MAKASSAR, DATAKITA.CO – Pemerintah Kota Makassar resmi menggunakan Kapal Motor Umsini sebagai lokasi isolasi apung terpadu skala kota di Makassar, Sulawesi Selatan, Senin (2/8/2021). Program ini bekerjasama dengan PT Pelayaran Nasional Indonesia (PT Pelni).

Peresmian tersebut ditandai penandatanganan kerja sama antara Kementerian Perhubungan, Pemerintah Kota Makassar, beserta Pelni di atas KM Umsini.

Penandatanganan dilakukan oleh Walikota Makassar Danny Pomanto, disaksikan perwakilan dari PT Pelni (Persero) Direktur Usaha Angkutan Penumpang O.M. Sodikin serta perwakilan dari Kementerian Perhubungan ,yaitu Kepala Syahbandar Utama Pelabuhan Makassar Ahmad Wahid.

Direktur Usaha Angkutan Penumpang PT Pelni O.M. Sodikin mengucapkan terima kasih kepada Kementerian Perhubungan atas dukungannya sehingga KM Umsini dapat dipergunakan untuk mendukung program Makassar Recover yang dicanangkan Pemkot Makassar.

“Hal ini merupakan bentuk perwujudan kolaborasi Pelni sebagai BUMN bersama dengan Pemerintah Pusat dan Pemerintah Daerah dalam memerangi Covid-19 di Indonesia,” katanya.
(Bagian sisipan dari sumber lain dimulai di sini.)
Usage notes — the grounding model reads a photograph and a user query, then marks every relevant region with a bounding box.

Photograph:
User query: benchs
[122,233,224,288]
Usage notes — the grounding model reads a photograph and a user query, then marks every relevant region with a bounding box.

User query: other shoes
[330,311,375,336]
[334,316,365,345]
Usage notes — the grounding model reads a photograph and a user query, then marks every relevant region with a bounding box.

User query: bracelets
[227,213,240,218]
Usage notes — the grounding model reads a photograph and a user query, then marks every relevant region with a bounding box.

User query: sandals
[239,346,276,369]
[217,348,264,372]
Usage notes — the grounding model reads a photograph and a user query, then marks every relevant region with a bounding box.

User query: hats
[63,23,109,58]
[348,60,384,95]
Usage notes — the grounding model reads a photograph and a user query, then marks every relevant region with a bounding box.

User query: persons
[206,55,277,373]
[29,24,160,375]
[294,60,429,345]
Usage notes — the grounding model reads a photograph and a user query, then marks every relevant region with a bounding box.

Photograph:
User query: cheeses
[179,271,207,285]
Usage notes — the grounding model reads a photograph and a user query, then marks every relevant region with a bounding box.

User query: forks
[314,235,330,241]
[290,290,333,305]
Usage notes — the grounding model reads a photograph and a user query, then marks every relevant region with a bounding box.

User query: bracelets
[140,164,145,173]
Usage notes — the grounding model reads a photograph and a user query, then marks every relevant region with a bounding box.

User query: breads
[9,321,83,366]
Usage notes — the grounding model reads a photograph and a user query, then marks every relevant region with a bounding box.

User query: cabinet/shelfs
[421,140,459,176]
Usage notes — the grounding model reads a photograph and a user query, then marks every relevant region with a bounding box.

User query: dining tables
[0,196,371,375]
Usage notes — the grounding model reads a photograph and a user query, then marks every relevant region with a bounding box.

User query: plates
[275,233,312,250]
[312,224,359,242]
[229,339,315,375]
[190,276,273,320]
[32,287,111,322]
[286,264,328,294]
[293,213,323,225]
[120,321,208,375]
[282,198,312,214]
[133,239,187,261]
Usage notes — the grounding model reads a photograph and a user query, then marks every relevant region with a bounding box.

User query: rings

Menurutnya, KM Umsini siap menjadi tempat isolasi apung bagi 785 pasien Covid-19 OTG dan gejala ringan.

Tiap-tiap bed antar pasien isolasi mandiri telah diberikan sekat (recovery capsule) dan terbagi atas empat deck dengan pemisahan berdasarkan jenis kelamin.

Sementara, untuk tenaga medis telah dipersiapkan sebanyak 64 tempat tidur dengan lokasi yang terpisah dari deck pasien isolasi mandiri.

Jumlah tersebut sesuai dengan kebijakan 50 persen dari kapasitas kapal sehingga protokol kesehatan di atas kapal tetap terlaksana.

Beberapa fasilitas penunjang di kapal juga telah dipersiapkan guna mendukung pelaksanaan isolasi mandiri, seperti penyediaan kamera pengawas (CCTV) pada 31 titik di atas KM Umsini, poliklinik, jogging track.

“Deck atas sebagai ruang terbuka di atas kapal juga dapat dimanfaatkan oleh pasien isolasi mandiri sebagai lokasi untuk berolahraga maupun berjemur. Kami berharap dengan fasilitas yang disediakan dapat mendukung percepatan proses penyembuhan pasien yang melakukan isolasi di atas kapal Pelni,” jelasnya.